ICGN represents asset owners and managers from around the world, how are the recent regulatory changes in the US being perceived by global institutional investors?

The International Corporate Governance Network represents investors with over 90 trillion dollars of assets under management. We work to promote high standards of corporate governance globally and our members – both asset owners and asset managers – have significant exposure to the US market.

I would like to start by reminding you that investors, companies, and regulators all have a shared interest in efficient capital markets. This enables businesses to access long-term capital, support innovation and create jobs, while also generating the returns on which pension funds and citizens depend.

Capital markets flourish when investors are confident that their rights are respected, and that companies are operating with integrity and oversight.

I appreciate the opportunity to share the perspective of global investors. ICGN members are increasingly concerned about what they view as an erosion of shareholder rights in the United States—a trend that risks weakening America’s position as the world’s leading destination for global capital.

We strongly encourage the SEC to continue safeguarding shareholders’ ability to act as responsible stewards, as this is their fiduciary duty. Investors must be able to engage with boards, vote on key issues, file shareholder resolutions, access reliable information and use litigation as a last resort.

Let me give you a few examples of recent developments that have caused strong concern among ICGN members – some of which have been mentioned by my fellow panellists.

1. Shareholder proposals

We are deeply concerned by the announcement from the Division of Corporation Finance that it will not respond substantively to most Rule 14a-8 no-action requests this proxy season.

Shareholder resolutions are a vital mechanism through which company owners can raise ideas and concerns with management and all shareholders.
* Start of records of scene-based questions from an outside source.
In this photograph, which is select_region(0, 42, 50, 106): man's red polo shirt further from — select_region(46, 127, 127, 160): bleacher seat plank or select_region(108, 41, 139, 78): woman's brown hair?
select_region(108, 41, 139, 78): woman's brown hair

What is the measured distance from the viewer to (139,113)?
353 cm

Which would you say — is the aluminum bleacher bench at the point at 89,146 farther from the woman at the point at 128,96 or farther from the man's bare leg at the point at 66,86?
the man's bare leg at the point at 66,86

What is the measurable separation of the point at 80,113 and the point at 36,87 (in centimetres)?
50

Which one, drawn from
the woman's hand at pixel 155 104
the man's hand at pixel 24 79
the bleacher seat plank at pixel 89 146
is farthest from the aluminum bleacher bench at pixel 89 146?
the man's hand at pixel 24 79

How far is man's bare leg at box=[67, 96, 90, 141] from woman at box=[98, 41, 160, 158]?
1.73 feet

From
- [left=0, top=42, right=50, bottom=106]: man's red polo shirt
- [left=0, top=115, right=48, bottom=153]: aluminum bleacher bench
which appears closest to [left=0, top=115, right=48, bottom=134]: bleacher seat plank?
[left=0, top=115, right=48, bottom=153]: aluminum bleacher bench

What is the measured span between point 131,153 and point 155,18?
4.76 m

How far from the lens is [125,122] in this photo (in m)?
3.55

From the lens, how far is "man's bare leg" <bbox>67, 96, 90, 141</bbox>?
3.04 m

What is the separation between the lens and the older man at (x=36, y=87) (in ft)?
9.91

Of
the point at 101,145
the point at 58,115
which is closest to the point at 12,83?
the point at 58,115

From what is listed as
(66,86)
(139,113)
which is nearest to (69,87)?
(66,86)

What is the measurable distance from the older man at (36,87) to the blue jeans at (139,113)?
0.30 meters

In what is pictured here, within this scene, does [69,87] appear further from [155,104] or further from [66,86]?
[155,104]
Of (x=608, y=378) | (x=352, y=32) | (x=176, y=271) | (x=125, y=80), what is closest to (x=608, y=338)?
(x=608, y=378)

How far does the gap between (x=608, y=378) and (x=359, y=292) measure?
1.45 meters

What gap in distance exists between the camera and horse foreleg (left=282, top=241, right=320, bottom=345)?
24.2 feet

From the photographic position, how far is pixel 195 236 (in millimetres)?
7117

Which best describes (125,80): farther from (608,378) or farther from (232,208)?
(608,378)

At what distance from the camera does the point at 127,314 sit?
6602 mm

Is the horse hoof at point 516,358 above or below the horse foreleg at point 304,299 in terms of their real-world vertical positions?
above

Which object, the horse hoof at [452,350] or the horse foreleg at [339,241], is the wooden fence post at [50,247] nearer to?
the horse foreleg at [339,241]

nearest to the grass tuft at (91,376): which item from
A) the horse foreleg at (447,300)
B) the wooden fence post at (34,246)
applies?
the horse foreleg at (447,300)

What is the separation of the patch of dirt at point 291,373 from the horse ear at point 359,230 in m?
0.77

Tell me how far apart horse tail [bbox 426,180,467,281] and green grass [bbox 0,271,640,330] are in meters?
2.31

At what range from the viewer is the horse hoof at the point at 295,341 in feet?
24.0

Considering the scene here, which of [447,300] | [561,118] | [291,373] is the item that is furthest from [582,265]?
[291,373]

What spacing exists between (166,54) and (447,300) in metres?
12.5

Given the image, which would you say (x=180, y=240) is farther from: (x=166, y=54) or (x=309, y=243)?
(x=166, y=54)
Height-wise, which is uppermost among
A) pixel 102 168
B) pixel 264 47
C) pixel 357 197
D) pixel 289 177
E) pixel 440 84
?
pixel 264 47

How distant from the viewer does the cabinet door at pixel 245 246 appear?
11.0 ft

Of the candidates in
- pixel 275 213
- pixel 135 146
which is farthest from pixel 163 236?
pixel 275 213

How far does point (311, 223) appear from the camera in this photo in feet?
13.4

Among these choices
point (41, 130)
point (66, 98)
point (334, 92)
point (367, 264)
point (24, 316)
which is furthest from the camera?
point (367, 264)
They have been instrumental in driving improvements to corporate governance in the United States.

For decades, issuers and investors have relied on SEC staff guidance, which, although purely advisory, has served as an independent and trustworthy check, providing procedural clarity and curbing the potentially arbitrary exclusion of shareholder proposals by boards of directors.

By stepping back from the process, the SEC risks significantly reducing shareholder influence and the important checks and balances that protect the long-term interests of the company and its owners.

Without the traditional buffer of a no-action determination by the SEC’s staff, boards of directors may face increased opposition from investors who are concerned that relevant shareholder proposals may have been omitted without valid reason (so votes against directors for instance). Furthermore, companies may be exposed to increased litigation.

By limiting constructive channels for investor expression, the new framework risks escalating tensions between the company’s owners and its management.

2. Company/investor dialogue

The C&DI published in February regarding Regulation 13D-G has been problematic for investors and, I believe, their investee companies.

Investors have felt unable to indicate potential voting intentions or clarify previous voting decisions, leaving companies less informed and unable to correct misunderstandings. This diminishes candour, disrupts the feedback loop, and breaks the critical link between engagement and voting.

For ICGN members, engagement is not adversarial. It is a process rooted in collaboration, transparency, and mutual understanding.

3. Mandatory arbitration

We are also concerned about the policy shift regarding mandatory arbitration.

When embedded in corporate charters or bylaws, such provisions can significantly constrain investors’ ability to seek redress. They often preclude collective actions and move disputes into private forums that do not create legal precedent. This erodes transparency, legal certainty, and market discipline.

The ability of investors—especially minority investors—to seek remedies through public courts is a cornerstone of shareholder rights. We encourage the Commission to maintain a role in scrutinising arbitration provisions during registration.

4. Role of proxy advice

We remain concerned about persistent misconceptions regarding the role of proxy advisors. Their research and recommendations are tools used by investors. Proxy advisors don’t make the voting decision, investors do. I would be pleased to elaborate during the discussion.

5. Retail voting program

Finally, we support the Commission’s goal of empowering retail shareholders However, we are concerned by the Division’s approval of a retail voting programme that allows standing voting instructions to be set to vote in favour of all proposals in line with the Board’s recommendations (“auto voting”). This sets a worrying precedent.

6. Need for public consultations

We strongly encourage the Commission to consider returning to public consultation processes on matters that substantively alter policy. The absence of public consultations on important announcements which may negatively affect shareholder rights, risks lowering the quality of the highly regarded due process and governance standards in the United States, thereby presenting a risk to the attractiveness of U.S. capital markets.